(Entries on spatial positioning)
^^^^^^^^^^^^^^^^
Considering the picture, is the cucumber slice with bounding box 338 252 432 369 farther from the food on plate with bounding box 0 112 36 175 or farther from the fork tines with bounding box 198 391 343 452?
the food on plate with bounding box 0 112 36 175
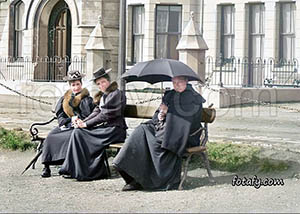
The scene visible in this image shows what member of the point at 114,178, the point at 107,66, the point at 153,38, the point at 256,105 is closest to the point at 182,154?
the point at 114,178

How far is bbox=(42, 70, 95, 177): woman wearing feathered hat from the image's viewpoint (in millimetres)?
10703

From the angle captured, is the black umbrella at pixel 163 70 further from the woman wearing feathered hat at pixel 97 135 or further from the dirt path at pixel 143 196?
the dirt path at pixel 143 196

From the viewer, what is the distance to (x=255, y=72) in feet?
80.4

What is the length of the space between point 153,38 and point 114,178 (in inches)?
639

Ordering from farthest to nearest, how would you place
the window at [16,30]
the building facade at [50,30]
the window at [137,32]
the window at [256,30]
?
the window at [16,30], the window at [137,32], the building facade at [50,30], the window at [256,30]

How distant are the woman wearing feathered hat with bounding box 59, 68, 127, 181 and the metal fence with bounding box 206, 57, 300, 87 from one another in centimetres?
1299

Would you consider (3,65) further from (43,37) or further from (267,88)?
(267,88)

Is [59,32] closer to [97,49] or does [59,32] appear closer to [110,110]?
[97,49]

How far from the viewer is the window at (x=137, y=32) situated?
88.1 feet

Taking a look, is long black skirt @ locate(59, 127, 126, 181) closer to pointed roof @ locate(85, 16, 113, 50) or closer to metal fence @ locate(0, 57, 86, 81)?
pointed roof @ locate(85, 16, 113, 50)

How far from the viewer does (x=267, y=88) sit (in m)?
22.1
^^^^^^^^^^^^^^^^
▶ Short exercise
Lay out each line of the entries above as a JSON list of strings, one string per line, with blank lines skipped. Leave the pictures out.

▶ Reply to the exercise
[
  "Considering the picture, is the cucumber slice with bounding box 338 252 432 369 farther from the food on plate with bounding box 0 112 36 175 or farther from the fork tines with bounding box 198 391 343 452?",
  "the food on plate with bounding box 0 112 36 175",
  "The scene visible in this image shows what member of the point at 114,178, the point at 107,66, the point at 153,38, the point at 256,105 is closest to the point at 182,154?",
  "the point at 114,178",
  "How far is bbox=(42, 70, 95, 177): woman wearing feathered hat from the image's viewpoint (in millimetres)?",
  "10703",
  "From the angle captured, is the black umbrella at pixel 163 70 further from the woman wearing feathered hat at pixel 97 135 or further from the dirt path at pixel 143 196?",
  "the dirt path at pixel 143 196",
  "From the viewer, what is the distance to (x=255, y=72) in feet?",
  "80.4",
  "What is the length of the space between point 153,38 and point 114,178 (in inches)?",
  "639",
  "Ordering from farthest to nearest, how would you place",
  "the window at [16,30]",
  "the building facade at [50,30]",
  "the window at [137,32]",
  "the window at [256,30]",
  "?",
  "the window at [16,30], the window at [137,32], the building facade at [50,30], the window at [256,30]",
  "How distant are the woman wearing feathered hat with bounding box 59, 68, 127, 181 and the metal fence with bounding box 206, 57, 300, 87 from one another in centimetres?",
  "1299",
  "Would you consider (3,65) further from (43,37) or further from (267,88)?",
  "(267,88)",
  "Is [59,32] closer to [97,49] or does [59,32] appear closer to [110,110]?",
  "[97,49]",
  "How far from the viewer is the window at (x=137, y=32) situated?",
  "88.1 feet",
  "Taking a look, is long black skirt @ locate(59, 127, 126, 181) closer to pointed roof @ locate(85, 16, 113, 50) or closer to metal fence @ locate(0, 57, 86, 81)?",
  "pointed roof @ locate(85, 16, 113, 50)",
  "How far from the viewer does (x=267, y=88) sit (in m)?",
  "22.1"
]